• _Given problem 1_
Echo the podcast episode description below word for word, in full.

• _Text block_
════

On the 65th episode of the What is a Good Life? podcast, I am delighted to introduce our guests, George and Linda Pransky. In 1976, George and Linda stumbled upon a new way of helping people that was radically different from the traditional counselling methods they had been using in their work. The new principles they were learning had a huge impact on their personal lives, their relationship, and the way they worked with their clients.
Through teaching these principles to their clients, they became pioneers in a new field of psychology, both serving as Partners of Pransky & Associates and on the executive committee of the Three Principles Global Community. Dr. George Pransky is also the author of The Relationship Handbook, Life is a Metaphor, and The Secret to Mental Health, as well as over fifty audio recordings.
In this episode, George and Linda share their understandings around how people really change, through realisations rather than intellect and willpower. We discuss the importance of gratitude, patience, quiet, accountability, and faith in further realisations occurring. While we also explore how our thinking is often broken and how they both have moved from reacting to life to living life.
This whole conversation is incredibly enlightening. George and Linda have so much wisdom to share, and in highlighting where our problems reside and sharing several anecdotes and insights, the whole conversation serves as an invitation to be drawn into your life rather than simply reacting to it.

════

• _Records provided_
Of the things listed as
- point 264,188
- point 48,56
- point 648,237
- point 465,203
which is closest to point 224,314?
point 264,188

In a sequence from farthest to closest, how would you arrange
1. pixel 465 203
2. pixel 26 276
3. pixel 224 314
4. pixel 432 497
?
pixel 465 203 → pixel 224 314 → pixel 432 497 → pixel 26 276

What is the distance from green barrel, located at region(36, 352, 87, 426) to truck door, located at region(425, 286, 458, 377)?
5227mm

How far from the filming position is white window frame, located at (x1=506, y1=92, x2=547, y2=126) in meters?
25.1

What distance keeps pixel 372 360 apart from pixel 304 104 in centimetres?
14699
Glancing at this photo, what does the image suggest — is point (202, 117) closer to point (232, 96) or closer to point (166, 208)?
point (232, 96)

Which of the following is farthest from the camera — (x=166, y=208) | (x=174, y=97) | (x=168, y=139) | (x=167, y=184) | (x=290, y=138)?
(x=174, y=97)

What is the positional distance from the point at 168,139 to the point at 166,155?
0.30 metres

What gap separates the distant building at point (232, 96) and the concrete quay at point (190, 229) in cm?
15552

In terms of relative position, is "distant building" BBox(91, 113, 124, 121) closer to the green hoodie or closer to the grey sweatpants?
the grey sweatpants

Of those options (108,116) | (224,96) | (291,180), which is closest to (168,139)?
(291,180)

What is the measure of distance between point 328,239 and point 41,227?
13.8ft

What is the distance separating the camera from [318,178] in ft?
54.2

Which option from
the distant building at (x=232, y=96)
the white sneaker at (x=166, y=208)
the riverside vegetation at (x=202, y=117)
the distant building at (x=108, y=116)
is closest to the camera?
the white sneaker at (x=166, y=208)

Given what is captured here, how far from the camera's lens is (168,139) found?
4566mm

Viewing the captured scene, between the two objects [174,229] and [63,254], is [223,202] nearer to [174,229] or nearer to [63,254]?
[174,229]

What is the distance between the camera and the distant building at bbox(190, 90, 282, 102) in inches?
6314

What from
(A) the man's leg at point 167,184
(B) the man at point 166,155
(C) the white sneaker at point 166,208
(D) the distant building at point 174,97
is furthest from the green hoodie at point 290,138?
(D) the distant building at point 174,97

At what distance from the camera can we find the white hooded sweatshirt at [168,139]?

════

• _Given problem 2_
Duplicate the entries above exactly, covering the stretch from the line containing "Of those options" through the last of the entries.

• _Full solution 1_
On the 65th episode of the What is a Good Life? podcast, I am delighted to introduce our guests, George and Linda Pransky. In 1976, George and Linda stumbled upon a new way of helping people that was radically different from the traditional counselling methods they had been using in their work. The new principles they were learning had a huge impact on their personal lives, their relationship, and the way they worked with their clients.
Through teaching these principles to their clients, they became pioneers in a new field of psychology, both serving as Partners of Pransky & Associates and on the executive committee of the Three Principles Global Community. Dr. George Pransky is also the author of The Relationship Handbook, Life is a Metaphor, and The Secret to Mental Health, as well as over fifty audio recordings.
In this episode, George and Linda share their understandings around how people really change, through realisations rather than intellect and willpower. We discuss the importance of gratitude, patience, quiet, accountability, and faith in further realisations occurring. While we also explore how our thinking is often broken and how they both have moved from reacting to life to living life.
This whole conversation is incredibly enlightening. George and Linda have so much wisdom to share, and in highlighting where our problems reside and sharing several anecdotes and insights, the whole conversation serves as an invitation to be drawn into your life rather than simply reacting to it.

• _Full solution 2_
Of those options (108,116) | (224,96) | (291,180), which is closest to (168,139)?
(291,180)

What is the measure of distance between point 328,239 and point 41,227?
13.8ft

What is the distance separating the camera from [318,178] in ft?
54.2

Which option from
the distant building at (x=232, y=96)
the white sneaker at (x=166, y=208)
the riverside vegetation at (x=202, y=117)
the distant building at (x=108, y=116)
is closest to the camera?
the white sneaker at (x=166, y=208)

Given what is captured here, how far from the camera's lens is (168,139) found?
4566mm

Viewing the captured scene, between the two objects [174,229] and [63,254], is [223,202] nearer to [174,229] or nearer to [63,254]?
[174,229]

What is the distance between the camera and the distant building at bbox(190, 90, 282, 102) in inches?
6314

What from
(A) the man's leg at point 167,184
(B) the man at point 166,155
(C) the white sneaker at point 166,208
(D) the distant building at point 174,97
is furthest from the green hoodie at point 290,138?
(D) the distant building at point 174,97

At what distance from the camera can we find the white hooded sweatshirt at [168,139]?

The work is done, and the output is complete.